● Excerpted passage:
This morning I was listening to This American Life from 29 July, a show in two acts about thugs and various kinds of thuggery. In the first act, a man in Egypt is subjected to the nightmare of beatings, torture, false imprisonment and then charged with being a thug, all because he wasn’t going along with the military coup before and during the ousting of Hosni Mubarak.
In the second act, a social worker fights to redeem a young man who enters the criminal justice system who she is determined to save and believes in against all evidence to the contrary. As the story goes, he is eventually connected to a horrific murder, goes to prison, escapes, and kills two more people before he is finally caught and sentence to death row. Through it all, the woman maintains his innocence—until he finally confesses to the murder he was originally accused of, as well as another murder that he was never suspected of, because “he found God . . . and needed to atone for what he’d done.”
Later on, she goes to visit him in the maximum security prison where he will eventually face execution. He began to change, the story went, one day while flipping through the trial documents.
He looked at the photo of his victim, the girl he killed, alive and beautiful. Then he held it side-by-side with her autopsy photo and thought, I did that. He pauses and puts a hand over his face, as if he’s collecting himself enough to continue. But watching Kenneth relive this is like watching a bad play. The words are disconnected from his gestures. He makes a show of weeping, lowering his eyes, shaking his head, and covering his face with his arms. When he looks up again, I don’t see any tears.

● Material supplied:
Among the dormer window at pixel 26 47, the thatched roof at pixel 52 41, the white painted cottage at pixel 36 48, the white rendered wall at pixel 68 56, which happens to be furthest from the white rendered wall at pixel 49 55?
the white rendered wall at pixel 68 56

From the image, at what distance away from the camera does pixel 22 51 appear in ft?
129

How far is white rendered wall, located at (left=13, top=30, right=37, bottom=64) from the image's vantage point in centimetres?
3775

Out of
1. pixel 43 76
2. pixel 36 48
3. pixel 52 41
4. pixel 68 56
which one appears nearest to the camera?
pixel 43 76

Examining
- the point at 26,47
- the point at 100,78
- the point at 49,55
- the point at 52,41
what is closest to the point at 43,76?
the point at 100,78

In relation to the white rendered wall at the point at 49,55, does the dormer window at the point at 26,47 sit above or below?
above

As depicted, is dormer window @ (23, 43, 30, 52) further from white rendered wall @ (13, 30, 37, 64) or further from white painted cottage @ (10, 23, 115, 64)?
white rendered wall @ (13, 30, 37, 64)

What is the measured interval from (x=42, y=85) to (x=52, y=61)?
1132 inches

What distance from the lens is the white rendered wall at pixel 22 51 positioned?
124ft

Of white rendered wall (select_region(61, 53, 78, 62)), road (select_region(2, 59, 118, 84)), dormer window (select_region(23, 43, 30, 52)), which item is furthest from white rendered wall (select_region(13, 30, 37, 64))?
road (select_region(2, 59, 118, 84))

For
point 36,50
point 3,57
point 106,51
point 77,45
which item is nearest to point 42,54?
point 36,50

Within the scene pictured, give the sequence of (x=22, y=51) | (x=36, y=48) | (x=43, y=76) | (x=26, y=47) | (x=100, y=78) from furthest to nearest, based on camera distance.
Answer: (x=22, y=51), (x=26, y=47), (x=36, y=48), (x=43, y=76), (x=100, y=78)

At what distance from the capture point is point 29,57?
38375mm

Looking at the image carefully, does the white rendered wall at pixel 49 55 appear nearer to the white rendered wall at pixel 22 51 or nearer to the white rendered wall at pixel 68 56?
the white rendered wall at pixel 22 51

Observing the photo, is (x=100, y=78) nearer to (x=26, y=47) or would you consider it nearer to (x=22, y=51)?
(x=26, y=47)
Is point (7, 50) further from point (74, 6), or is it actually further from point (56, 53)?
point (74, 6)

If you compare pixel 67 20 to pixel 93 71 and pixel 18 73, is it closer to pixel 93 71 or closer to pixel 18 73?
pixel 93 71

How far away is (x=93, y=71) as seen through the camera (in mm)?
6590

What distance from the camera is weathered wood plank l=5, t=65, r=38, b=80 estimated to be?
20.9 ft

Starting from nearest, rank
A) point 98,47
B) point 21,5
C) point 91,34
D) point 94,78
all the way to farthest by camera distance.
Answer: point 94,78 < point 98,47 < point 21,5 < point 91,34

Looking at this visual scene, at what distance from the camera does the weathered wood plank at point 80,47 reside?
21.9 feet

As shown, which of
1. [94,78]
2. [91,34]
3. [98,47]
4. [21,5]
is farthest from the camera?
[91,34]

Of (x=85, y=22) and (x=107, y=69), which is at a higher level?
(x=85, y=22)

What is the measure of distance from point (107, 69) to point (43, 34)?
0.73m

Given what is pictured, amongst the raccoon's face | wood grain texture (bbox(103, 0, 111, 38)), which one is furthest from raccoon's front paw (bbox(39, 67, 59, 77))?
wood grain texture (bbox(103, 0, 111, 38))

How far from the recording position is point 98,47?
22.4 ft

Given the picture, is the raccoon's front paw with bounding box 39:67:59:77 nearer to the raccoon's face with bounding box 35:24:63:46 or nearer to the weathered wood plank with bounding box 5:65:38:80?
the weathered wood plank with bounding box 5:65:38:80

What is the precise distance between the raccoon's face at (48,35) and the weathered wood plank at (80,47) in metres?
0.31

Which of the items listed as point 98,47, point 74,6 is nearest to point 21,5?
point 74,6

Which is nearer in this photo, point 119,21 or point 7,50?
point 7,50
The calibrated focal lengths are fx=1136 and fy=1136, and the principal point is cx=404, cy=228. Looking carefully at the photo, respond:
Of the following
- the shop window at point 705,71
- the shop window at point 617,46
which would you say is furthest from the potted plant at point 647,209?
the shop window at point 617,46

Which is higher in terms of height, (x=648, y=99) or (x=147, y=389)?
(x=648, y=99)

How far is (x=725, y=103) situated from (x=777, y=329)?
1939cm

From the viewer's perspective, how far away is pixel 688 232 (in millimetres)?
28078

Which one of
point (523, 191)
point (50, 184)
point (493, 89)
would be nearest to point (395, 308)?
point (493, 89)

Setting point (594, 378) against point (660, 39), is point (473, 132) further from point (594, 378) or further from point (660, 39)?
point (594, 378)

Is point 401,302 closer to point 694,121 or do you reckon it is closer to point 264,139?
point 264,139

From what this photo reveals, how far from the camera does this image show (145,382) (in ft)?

● Task requirements:
(1) In the post about This American Life, rewrite the paragraph beginning "In the second act" as a short bulleted list that keeps its main facts.
(2) Output, with no changes, the rows from the line containing "Setting point (594, 378)" through the last of the rows, including both ends.

● Answers for this exercise:
(1)
- A social worker tries to redeem a young man who has entered the criminal justice system, believing in him despite the evidence.
- He is linked to a horrific murder, goes to prison, escapes, and kills two more people.
- He is caught and sentenced to death row.
- She maintains his innocence throughout.
- He finally confesses to the original murder and to another one he was never suspected of, saying he "found God" and needed to atone.

(2)
Setting point (594, 378) against point (660, 39), is point (473, 132) further from point (594, 378) or further from point (660, 39)?
point (594, 378)

Is point 401,302 closer to point 694,121 or do you reckon it is closer to point 264,139?
point 264,139

From what this photo reveals, how far from the camera does this image show (145,382) (in ft)?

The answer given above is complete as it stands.